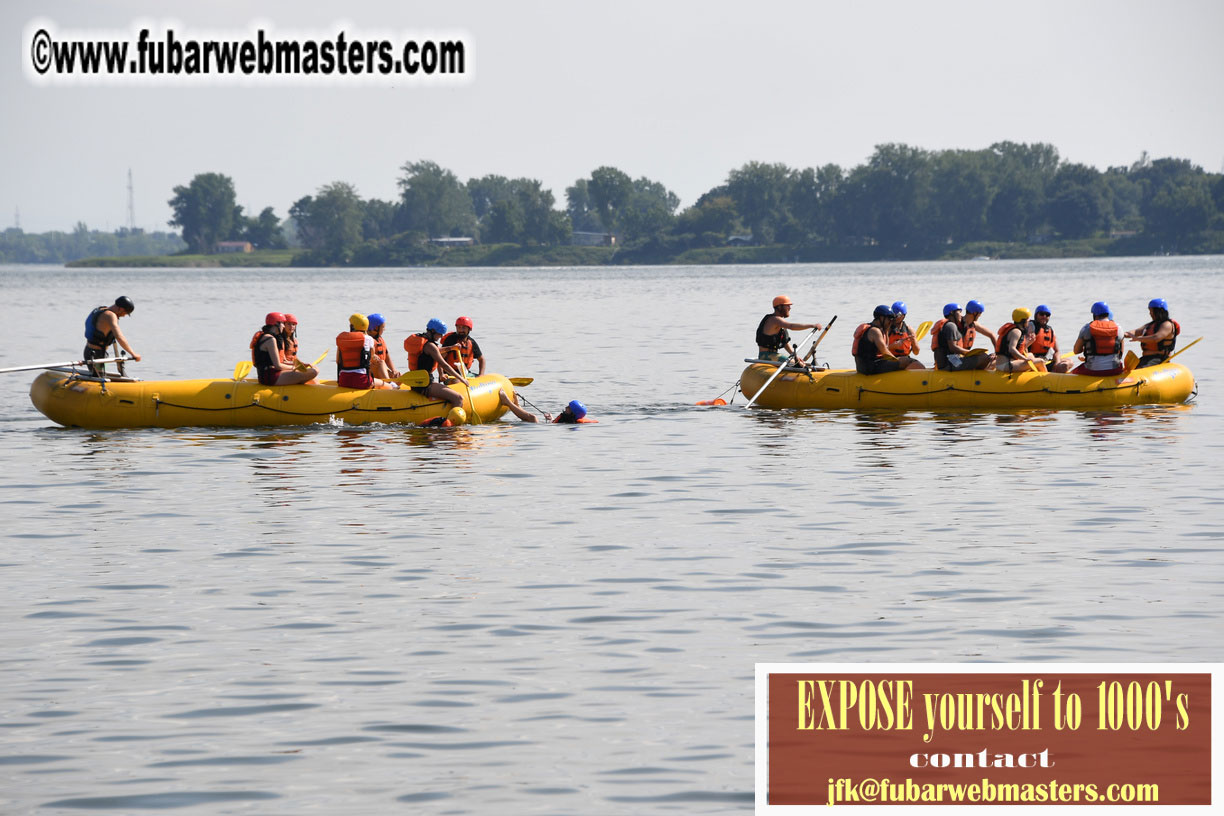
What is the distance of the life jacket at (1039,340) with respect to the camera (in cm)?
2230

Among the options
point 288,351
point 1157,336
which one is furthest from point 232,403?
Result: point 1157,336

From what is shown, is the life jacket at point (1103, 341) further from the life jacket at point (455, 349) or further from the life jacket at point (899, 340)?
the life jacket at point (455, 349)

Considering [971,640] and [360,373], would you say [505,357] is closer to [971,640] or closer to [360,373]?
[360,373]

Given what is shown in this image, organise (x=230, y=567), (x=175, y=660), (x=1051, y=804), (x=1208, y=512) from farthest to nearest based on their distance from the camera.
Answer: (x=1208, y=512) → (x=230, y=567) → (x=175, y=660) → (x=1051, y=804)

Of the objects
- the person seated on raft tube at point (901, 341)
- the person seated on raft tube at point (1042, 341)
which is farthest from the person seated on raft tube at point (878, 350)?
the person seated on raft tube at point (1042, 341)

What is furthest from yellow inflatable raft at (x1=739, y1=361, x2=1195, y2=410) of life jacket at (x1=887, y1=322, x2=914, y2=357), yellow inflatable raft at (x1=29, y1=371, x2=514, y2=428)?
yellow inflatable raft at (x1=29, y1=371, x2=514, y2=428)

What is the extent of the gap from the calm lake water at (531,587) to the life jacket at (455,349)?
120cm

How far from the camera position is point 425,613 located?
35.0 feet

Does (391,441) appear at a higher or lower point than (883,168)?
lower

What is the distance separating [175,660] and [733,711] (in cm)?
345

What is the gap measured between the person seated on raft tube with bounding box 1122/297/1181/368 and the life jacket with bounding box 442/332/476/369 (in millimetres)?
9162

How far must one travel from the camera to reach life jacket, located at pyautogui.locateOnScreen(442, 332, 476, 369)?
69.6 ft

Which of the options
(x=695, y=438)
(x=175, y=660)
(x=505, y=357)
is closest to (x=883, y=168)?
(x=505, y=357)

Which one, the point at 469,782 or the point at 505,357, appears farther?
the point at 505,357
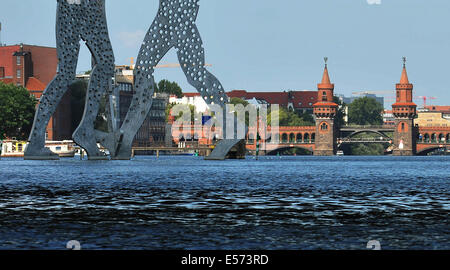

☆ ☆ ☆ ☆ ☆

• Given problem: Please repeat the rows starting at the line containing "What is the distance separating" and ending at the end of the rows, substituting "buoyancy vest" for "life jacket" and changing nothing else. Give only those lines, and omit the pictures.

• Result of the task:
What is the distance separating [175,660] and [733,711] (in cm)?
345

What is the gap measured between the person seated on raft tube with bounding box 1122/297/1181/368 and the buoyancy vest with bounding box 442/332/476/369 (in millimetres)?
9162

How far must one travel from the camera to reach buoyancy vest, located at pyautogui.locateOnScreen(442, 332, 476, 369)?
69.6 ft

Which of the options
(x=695, y=438)
(x=175, y=660)
(x=505, y=357)
is closest to (x=883, y=168)?
(x=505, y=357)

Which one, the point at 469,782 or the point at 505,357, appears farther?
the point at 505,357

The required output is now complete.